• What you are asked to do
Reproduce as a numbered list every line from the one containing "Of the things" through the end of the records, both ends included. Omit blank lines and pictures.

• Data section
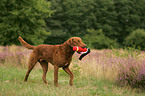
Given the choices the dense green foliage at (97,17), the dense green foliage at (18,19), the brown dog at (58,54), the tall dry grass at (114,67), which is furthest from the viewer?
the dense green foliage at (97,17)

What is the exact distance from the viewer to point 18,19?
21.2 meters

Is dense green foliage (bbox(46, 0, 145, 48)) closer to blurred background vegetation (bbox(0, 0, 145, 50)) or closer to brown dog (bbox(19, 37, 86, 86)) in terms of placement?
blurred background vegetation (bbox(0, 0, 145, 50))

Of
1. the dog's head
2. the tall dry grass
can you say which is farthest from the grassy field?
the dog's head

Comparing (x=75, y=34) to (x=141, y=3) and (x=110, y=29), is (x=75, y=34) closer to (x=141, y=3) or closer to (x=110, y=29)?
(x=110, y=29)

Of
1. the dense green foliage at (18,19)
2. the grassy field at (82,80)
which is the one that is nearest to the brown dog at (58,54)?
the grassy field at (82,80)

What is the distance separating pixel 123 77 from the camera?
6.75 metres

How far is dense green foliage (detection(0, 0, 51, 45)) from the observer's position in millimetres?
20297

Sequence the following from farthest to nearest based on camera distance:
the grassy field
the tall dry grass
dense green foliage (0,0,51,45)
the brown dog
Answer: dense green foliage (0,0,51,45)
the tall dry grass
the brown dog
the grassy field

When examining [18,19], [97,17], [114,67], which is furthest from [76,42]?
[97,17]

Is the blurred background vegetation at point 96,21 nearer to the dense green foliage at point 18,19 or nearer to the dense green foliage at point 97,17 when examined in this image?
the dense green foliage at point 97,17

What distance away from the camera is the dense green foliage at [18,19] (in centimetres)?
2030

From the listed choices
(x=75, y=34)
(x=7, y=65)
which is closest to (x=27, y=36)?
(x=7, y=65)

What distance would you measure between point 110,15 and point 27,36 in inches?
1142

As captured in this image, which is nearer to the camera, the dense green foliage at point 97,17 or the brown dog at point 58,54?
the brown dog at point 58,54
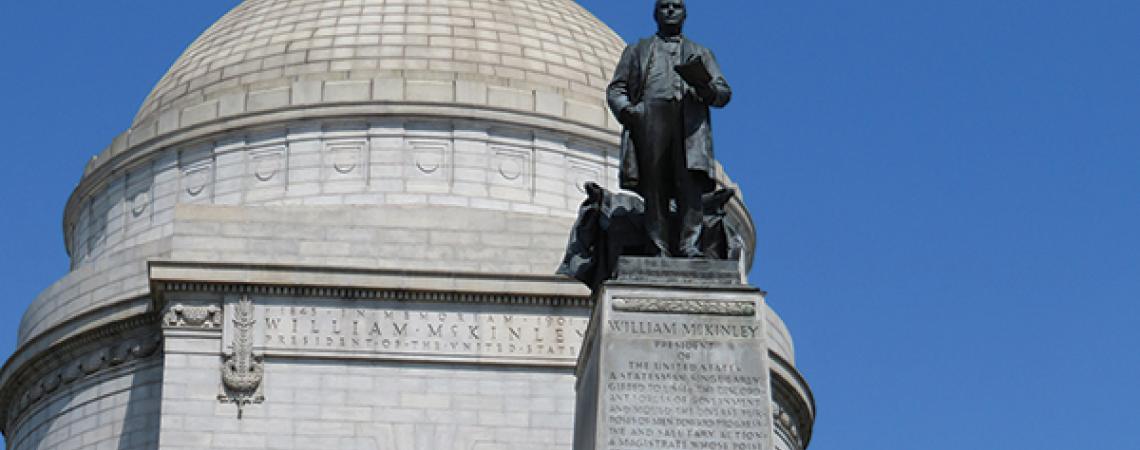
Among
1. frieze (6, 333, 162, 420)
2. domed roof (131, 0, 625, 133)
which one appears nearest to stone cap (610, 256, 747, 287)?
frieze (6, 333, 162, 420)

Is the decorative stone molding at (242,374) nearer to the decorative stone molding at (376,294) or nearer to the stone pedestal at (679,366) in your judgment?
the decorative stone molding at (376,294)

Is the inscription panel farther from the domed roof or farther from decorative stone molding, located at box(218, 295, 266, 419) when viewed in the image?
the domed roof

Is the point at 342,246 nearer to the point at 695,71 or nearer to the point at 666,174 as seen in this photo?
the point at 666,174

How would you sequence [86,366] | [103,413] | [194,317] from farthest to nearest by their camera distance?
[86,366]
[103,413]
[194,317]

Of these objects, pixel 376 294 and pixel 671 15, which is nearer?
pixel 671 15

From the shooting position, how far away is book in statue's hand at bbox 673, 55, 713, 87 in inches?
748

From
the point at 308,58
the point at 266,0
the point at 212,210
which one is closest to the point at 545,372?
the point at 212,210

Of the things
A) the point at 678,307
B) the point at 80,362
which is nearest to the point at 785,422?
the point at 80,362

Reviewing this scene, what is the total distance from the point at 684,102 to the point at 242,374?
64.8 feet

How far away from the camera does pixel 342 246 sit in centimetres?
4009

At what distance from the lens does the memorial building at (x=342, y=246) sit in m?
37.8

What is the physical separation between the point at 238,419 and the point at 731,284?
2029 cm

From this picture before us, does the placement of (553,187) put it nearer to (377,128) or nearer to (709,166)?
(377,128)

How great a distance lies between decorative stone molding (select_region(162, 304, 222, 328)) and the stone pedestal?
20448 mm
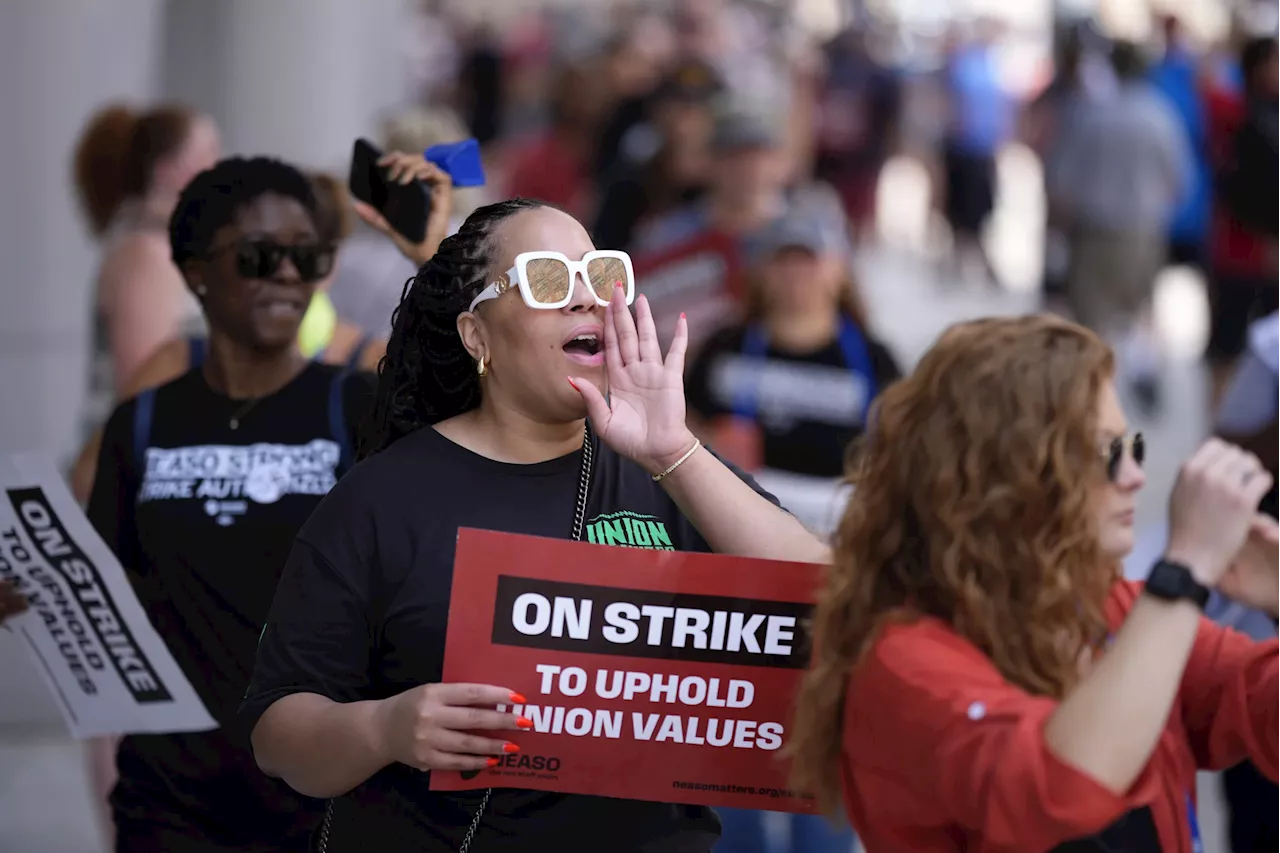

• Right answer
1. Of the things
2. A) the point at 678,307
3. B) the point at 80,362
4. which is nearest to the point at 785,422?
5. the point at 80,362
6. Reviewing this scene, what is the total distance from the point at 684,102 to the point at 242,374?
7. 64.8 feet
8. How far away from the camera does pixel 342 246 sit in centimetres?
9. 4009
10. At what distance from the lens does the memorial building at (x=342, y=246) sit in m?
11. 37.8
12. What is the physical separation between the point at 238,419 and the point at 731,284?
13. 2029 cm
14. From this picture before us, does the placement of (553,187) put it nearer to (377,128) or nearer to (709,166)?
15. (377,128)
16. How great a distance lies between decorative stone molding (select_region(162, 304, 222, 328)) and the stone pedestal?
17. 20448 mm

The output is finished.